-- Start The input --

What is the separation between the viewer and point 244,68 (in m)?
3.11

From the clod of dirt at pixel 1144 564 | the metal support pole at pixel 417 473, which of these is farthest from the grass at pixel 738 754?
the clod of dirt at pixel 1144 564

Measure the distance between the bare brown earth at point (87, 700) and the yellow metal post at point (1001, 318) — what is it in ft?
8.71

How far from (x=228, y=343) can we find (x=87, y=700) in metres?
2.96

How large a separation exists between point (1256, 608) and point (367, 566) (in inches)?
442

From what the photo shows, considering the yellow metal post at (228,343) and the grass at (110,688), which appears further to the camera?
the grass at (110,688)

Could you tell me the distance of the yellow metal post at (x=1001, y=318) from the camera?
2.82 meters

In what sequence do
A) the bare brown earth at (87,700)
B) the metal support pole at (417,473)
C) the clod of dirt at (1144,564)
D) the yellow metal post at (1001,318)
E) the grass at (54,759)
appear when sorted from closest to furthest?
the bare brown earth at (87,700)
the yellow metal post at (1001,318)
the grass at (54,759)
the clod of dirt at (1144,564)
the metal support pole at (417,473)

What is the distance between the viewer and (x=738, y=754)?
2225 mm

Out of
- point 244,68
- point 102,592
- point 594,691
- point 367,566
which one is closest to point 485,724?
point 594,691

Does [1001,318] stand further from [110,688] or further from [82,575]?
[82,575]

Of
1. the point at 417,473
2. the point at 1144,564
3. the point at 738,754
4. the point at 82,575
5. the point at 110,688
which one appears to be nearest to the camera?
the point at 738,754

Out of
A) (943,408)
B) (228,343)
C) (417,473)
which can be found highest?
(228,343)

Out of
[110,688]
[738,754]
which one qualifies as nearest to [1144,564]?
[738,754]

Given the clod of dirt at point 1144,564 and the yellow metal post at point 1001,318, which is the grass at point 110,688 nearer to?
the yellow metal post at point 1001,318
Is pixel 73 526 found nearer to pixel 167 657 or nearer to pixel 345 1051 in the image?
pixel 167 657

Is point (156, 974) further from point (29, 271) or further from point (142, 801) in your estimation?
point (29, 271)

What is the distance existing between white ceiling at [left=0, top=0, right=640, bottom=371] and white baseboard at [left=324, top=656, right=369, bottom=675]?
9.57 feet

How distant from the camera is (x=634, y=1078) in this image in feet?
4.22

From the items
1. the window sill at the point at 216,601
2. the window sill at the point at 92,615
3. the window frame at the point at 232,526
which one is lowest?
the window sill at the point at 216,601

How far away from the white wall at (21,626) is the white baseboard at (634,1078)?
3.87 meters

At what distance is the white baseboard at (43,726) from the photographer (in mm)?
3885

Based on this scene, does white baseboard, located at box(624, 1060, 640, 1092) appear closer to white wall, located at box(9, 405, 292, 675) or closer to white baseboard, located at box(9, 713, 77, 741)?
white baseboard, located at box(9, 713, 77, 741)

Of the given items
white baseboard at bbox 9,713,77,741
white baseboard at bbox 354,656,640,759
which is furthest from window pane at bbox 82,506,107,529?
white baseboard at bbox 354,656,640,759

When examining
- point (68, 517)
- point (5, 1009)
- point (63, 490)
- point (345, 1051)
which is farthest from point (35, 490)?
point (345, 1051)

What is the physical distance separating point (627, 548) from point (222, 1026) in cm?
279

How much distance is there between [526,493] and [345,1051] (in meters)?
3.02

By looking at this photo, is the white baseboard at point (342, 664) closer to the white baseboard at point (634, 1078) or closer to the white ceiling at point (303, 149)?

-- End The input --

What is being asked: Extract the whole listing, character for character.

Solution for this task:
What is the separation between the viewer and point 244,68 (in m)?
3.11

From the clod of dirt at pixel 1144 564 | the metal support pole at pixel 417 473, which of these is farthest from the grass at pixel 738 754?
the clod of dirt at pixel 1144 564

Measure the distance between the bare brown earth at point (87, 700) and the yellow metal post at point (1001, 318) — what is it in ft?
8.71

How far from (x=228, y=343) can we find (x=87, y=700) in metres?
2.96

How large a separation exists between point (1256, 608) and point (367, 566) (in inches)?
442

From what the photo shows, considering the yellow metal post at (228,343) and the grass at (110,688), which appears further to the camera?
the grass at (110,688)

Could you tell me the distance of the yellow metal post at (x=1001, y=318) from the camera?
2.82 meters

In what sequence do
A) the bare brown earth at (87,700)
B) the metal support pole at (417,473)
C) the clod of dirt at (1144,564)
D) the yellow metal post at (1001,318)
E) the grass at (54,759)
appear when sorted from closest to furthest?
the bare brown earth at (87,700)
the yellow metal post at (1001,318)
the grass at (54,759)
the clod of dirt at (1144,564)
the metal support pole at (417,473)

What is the distance between the viewer and (x=738, y=754)?
2225 mm

Out of
- point 244,68
- point 102,592
- point 594,691
- point 367,566
which one is closest to point 485,724?
point 594,691

Does [1001,318] stand further from [110,688] or further from [82,575]?
[82,575]

Of
1. the point at 417,473
2. the point at 1144,564
3. the point at 738,754
4. the point at 82,575
5. the point at 110,688
which one appears to be nearest to the camera?
the point at 738,754

Out of
A) (943,408)
B) (228,343)
C) (417,473)
which can be found highest?
(228,343)

Out of
[110,688]
[738,754]
which one qualifies as nearest to [1144,564]?
[738,754]

Given the clod of dirt at point 1144,564 and the yellow metal post at point 1001,318, which is the grass at point 110,688 nearer to?
the yellow metal post at point 1001,318
Is pixel 73 526 found nearer to pixel 167 657 or nearer to pixel 345 1051 in the image?
pixel 167 657

Is point (156, 974) further from point (29, 271) or further from point (142, 801) in your estimation?
point (29, 271)

What is the distance existing between white ceiling at [left=0, top=0, right=640, bottom=371] and white baseboard at [left=324, top=656, right=369, bottom=675]?
9.57 feet

How distant from the camera is (x=634, y=1078) in this image in feet?
4.22

From the items
1. the window sill at the point at 216,601
2. the window sill at the point at 92,615
3. the window frame at the point at 232,526
which one is lowest?
the window sill at the point at 216,601

How far away from the white wall at (21,626) is the white baseboard at (634,1078)?
3.87 meters

At what distance is the white baseboard at (43,726) from the photographer (in mm)?
3885

Based on this scene, does white baseboard, located at box(624, 1060, 640, 1092) appear closer to white wall, located at box(9, 405, 292, 675) or closer to white baseboard, located at box(9, 713, 77, 741)?
white baseboard, located at box(9, 713, 77, 741)

Of the given items
white baseboard at bbox 9,713,77,741
white baseboard at bbox 354,656,640,759
which is furthest from window pane at bbox 82,506,107,529?
white baseboard at bbox 354,656,640,759

When examining
- point (68, 517)
- point (5, 1009)
- point (63, 490)
- point (345, 1051)
which is farthest from point (35, 490)?
point (345, 1051)

What is the physical distance separating point (627, 548) from point (222, 1026) in cm?
279

How much distance is there between [526,493] and [345,1051] (in meters)?
3.02

By looking at this photo, is the white baseboard at point (342, 664) closer to the white baseboard at point (634, 1078) or closer to the white ceiling at point (303, 149)?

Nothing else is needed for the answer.